● **Aim of the exercise**: Below are the entries. Transcribe exactly the lines from the one with "[camera trap, volunteer-labeled]" through the one with "family: Elephantidae", ends included, and leave out all others.

Items from a data source
____
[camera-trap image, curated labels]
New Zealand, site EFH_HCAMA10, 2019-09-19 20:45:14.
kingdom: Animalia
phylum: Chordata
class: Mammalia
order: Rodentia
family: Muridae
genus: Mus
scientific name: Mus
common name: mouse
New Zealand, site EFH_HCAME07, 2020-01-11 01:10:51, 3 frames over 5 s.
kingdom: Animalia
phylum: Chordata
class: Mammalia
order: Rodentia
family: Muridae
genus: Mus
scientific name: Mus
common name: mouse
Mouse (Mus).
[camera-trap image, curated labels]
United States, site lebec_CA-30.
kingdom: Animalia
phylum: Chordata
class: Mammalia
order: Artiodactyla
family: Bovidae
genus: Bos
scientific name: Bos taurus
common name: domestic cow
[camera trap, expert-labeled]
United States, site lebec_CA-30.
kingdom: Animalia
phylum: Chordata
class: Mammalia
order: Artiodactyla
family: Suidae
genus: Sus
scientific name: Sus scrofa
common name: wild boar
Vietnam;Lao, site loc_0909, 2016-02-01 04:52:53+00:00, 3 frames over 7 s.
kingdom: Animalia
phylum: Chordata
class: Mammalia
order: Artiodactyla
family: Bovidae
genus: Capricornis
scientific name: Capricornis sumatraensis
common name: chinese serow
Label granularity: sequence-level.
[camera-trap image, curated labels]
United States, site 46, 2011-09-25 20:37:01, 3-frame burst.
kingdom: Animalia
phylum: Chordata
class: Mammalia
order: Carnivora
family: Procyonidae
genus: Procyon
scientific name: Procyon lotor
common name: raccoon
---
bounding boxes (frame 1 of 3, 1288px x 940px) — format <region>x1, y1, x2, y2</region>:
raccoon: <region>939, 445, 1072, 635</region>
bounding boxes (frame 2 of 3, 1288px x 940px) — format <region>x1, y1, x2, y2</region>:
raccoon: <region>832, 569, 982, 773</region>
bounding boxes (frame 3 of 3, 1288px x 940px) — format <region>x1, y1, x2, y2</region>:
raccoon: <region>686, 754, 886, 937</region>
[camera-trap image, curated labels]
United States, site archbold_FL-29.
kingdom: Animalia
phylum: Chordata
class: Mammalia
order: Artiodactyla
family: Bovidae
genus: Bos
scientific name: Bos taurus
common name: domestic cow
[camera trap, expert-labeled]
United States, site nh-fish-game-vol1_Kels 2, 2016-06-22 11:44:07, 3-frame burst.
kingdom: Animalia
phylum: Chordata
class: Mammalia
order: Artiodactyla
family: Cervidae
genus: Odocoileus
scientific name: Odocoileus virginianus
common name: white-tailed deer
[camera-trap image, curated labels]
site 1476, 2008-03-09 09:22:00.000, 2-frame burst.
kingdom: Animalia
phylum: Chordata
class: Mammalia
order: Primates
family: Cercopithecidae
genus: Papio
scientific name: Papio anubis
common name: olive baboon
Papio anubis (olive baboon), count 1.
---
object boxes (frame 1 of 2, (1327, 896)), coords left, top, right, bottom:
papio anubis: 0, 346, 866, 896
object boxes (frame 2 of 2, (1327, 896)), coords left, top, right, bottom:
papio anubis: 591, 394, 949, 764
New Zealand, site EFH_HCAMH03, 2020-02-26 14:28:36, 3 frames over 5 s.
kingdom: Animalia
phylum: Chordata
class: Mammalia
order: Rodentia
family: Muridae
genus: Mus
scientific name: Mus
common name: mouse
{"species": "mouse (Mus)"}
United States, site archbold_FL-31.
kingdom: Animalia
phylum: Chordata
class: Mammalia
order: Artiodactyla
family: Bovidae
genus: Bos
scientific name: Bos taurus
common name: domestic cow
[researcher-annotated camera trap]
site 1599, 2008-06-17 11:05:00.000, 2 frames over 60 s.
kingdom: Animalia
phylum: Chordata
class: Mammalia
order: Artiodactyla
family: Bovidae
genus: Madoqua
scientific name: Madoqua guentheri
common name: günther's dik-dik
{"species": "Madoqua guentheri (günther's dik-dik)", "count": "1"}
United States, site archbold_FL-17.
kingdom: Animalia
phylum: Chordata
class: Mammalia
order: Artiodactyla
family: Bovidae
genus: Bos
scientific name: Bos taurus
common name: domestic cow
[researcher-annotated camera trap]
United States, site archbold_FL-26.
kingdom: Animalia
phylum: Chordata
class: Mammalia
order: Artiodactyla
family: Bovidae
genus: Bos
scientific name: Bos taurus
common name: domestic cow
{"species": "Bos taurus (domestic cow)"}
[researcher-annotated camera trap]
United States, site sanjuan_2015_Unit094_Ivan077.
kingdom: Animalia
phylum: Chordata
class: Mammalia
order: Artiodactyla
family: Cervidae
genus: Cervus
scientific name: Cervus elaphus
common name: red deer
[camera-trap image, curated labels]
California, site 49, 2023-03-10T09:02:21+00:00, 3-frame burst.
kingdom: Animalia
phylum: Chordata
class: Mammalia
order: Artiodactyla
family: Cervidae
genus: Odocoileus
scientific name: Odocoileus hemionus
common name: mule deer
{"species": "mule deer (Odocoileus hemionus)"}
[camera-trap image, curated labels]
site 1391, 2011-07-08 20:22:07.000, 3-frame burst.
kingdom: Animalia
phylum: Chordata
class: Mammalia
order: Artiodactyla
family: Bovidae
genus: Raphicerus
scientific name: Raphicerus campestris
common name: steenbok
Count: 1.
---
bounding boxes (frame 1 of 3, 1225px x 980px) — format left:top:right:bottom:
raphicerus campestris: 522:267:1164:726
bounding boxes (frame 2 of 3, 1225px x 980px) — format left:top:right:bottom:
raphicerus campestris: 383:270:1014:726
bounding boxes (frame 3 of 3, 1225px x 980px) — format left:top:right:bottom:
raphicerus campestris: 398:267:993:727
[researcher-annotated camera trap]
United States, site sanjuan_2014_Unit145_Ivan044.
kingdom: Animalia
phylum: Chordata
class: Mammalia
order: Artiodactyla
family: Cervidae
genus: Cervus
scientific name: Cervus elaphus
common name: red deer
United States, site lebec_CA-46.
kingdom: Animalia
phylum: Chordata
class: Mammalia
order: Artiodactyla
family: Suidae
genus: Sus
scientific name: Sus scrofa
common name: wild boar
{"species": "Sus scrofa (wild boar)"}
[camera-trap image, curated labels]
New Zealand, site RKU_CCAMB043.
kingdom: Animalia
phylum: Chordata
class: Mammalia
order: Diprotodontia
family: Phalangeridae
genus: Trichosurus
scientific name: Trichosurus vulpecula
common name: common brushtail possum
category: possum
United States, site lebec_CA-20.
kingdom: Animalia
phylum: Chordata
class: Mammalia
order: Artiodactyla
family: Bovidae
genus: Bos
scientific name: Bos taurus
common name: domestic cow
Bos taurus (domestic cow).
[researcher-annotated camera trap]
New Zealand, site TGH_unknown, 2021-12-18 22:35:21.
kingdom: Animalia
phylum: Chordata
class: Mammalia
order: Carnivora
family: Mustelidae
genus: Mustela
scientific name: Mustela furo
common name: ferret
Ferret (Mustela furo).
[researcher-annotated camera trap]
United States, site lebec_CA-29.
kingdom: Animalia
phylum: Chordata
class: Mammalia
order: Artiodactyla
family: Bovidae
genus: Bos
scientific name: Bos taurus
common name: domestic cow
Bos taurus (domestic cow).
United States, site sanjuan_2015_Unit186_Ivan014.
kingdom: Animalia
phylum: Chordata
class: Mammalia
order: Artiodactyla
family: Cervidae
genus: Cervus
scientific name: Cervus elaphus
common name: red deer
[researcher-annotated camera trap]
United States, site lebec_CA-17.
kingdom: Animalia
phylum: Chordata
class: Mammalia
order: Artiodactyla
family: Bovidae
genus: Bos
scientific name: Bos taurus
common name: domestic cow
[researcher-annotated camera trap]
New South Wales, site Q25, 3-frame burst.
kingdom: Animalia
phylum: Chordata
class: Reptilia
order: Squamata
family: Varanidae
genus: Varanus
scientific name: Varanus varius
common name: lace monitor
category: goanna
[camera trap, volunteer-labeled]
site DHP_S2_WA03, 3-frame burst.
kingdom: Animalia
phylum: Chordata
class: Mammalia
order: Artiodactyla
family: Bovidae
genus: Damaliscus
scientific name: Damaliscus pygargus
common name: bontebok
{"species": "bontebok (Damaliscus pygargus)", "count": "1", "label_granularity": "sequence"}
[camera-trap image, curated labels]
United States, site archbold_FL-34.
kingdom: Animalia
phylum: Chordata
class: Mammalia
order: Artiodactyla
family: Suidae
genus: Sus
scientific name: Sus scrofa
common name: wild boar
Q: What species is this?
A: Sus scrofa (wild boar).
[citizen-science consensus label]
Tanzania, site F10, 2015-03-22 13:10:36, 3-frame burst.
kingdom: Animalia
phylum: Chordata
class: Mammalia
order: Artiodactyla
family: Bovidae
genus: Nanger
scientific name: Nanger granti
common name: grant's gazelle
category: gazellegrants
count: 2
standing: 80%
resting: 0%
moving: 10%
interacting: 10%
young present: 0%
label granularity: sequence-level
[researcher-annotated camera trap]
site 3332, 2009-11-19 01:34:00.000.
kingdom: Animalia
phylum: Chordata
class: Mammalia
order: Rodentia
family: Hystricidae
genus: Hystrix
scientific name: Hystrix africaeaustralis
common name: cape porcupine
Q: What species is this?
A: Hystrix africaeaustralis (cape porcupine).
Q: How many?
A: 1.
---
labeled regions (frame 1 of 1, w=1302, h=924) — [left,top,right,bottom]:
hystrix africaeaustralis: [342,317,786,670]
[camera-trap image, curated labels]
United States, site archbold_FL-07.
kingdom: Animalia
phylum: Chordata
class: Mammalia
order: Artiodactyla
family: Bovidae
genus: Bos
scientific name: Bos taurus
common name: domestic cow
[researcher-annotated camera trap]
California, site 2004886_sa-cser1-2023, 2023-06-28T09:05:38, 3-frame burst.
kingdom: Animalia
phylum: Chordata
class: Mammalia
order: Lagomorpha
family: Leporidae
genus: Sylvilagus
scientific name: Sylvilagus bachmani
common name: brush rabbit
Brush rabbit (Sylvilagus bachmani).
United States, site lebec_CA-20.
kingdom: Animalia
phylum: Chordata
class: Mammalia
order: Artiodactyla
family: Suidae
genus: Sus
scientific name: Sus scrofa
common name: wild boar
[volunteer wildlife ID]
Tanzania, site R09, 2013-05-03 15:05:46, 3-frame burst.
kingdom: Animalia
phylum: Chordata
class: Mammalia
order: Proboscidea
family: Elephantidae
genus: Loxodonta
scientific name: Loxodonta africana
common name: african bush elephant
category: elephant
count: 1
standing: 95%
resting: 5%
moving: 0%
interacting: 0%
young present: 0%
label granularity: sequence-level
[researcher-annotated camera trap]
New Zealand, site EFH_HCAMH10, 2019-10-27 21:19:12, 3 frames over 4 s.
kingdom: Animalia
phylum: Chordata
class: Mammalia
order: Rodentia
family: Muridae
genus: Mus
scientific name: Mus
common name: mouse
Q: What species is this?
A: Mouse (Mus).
____
● **Answer for the task**:
[camera trap, volunteer-labeled]
site DHP_S2_WA03, 3-frame burst.
kingdom: Animalia
phylum: Chordata
class: Mammalia
order: Artiodactyla
family: Bovidae
genus: Damaliscus
scientific name: Damaliscus pygargus
common name: bontebok
{"species": "bontebok (Damaliscus pygargus)", "count": "1", "label_granularity": "sequence"}
[camera-trap image, curated labels]
United States, site archbold_FL-34.
kingdom: Animalia
phylum: Chordata
class: Mammalia
order: Artiodactyla
family: Suidae
genus: Sus
scientific name: Sus scrofa
common name: wild boar
Q: What species is this?
A: Sus scrofa (wild boar).
[citizen-science consensus label]
Tanzania, site F10, 2015-03-22 13:10:36, 3-frame burst.
kingdom: Animalia
phylum: Chordata
class: Mammalia
order: Artiodactyla
family: Bovidae
genus: Nanger
scientific name: Nanger granti
common name: grant's gazelle
category: gazellegrants
count: 2
standing: 80%
resting: 0%
moving: 10%
interacting: 10%
young present: 0%
label granularity: sequence-level
[researcher-annotated camera trap]
site 3332, 2009-11-19 01:34:00.000.
kingdom: Animalia
phylum: Chordata
class: Mammalia
order: Rodentia
family: Hystricidae
genus: Hystrix
scientific name: Hystrix africaeaustralis
common name: cape porcupine
Q: What species is this?
A: Hystrix africaeaustralis (cape porcupine).
Q: How many?
A: 1.
---
labeled regions (frame 1 of 1, w=1302, h=924) — [left,top,right,bottom]:
hystrix africaeaustralis: [342,317,786,670]
[camera-trap image, curated labels]
United States, site archbold_FL-07.
kingdom: Animalia
phylum: Chordata
class: Mammalia
order: Artiodactyla
family: Bovidae
genus: Bos
scientific name: Bos taurus
common name: domestic cow
[researcher-annotated camera trap]
California, site 2004886_sa-cser1-2023, 2023-06-28T09:05:38, 3-frame burst.
kingdom: Animalia
phylum: Chordata
class: Mammalia
order: Lagomorpha
family: Leporidae
genus: Sylvilagus
scientific name: Sylvilagus bachmani
common name: brush rabbit
Brush rabbit (Sylvilagus bachmani).
United States, site lebec_CA-20.
kingdom: Animalia
phylum: Chordata
class: Mammalia
order: Artiodactyla
family: Suidae
genus: Sus
scientific name: Sus scrofa
common name: wild boar
[volunteer wildlife ID]
Tanzania, site R09, 2013-05-03 15:05:46, 3-frame burst.
kingdom: Animalia
phylum: Chordata
class: Mammalia
order: Proboscidea
family: Elephantidae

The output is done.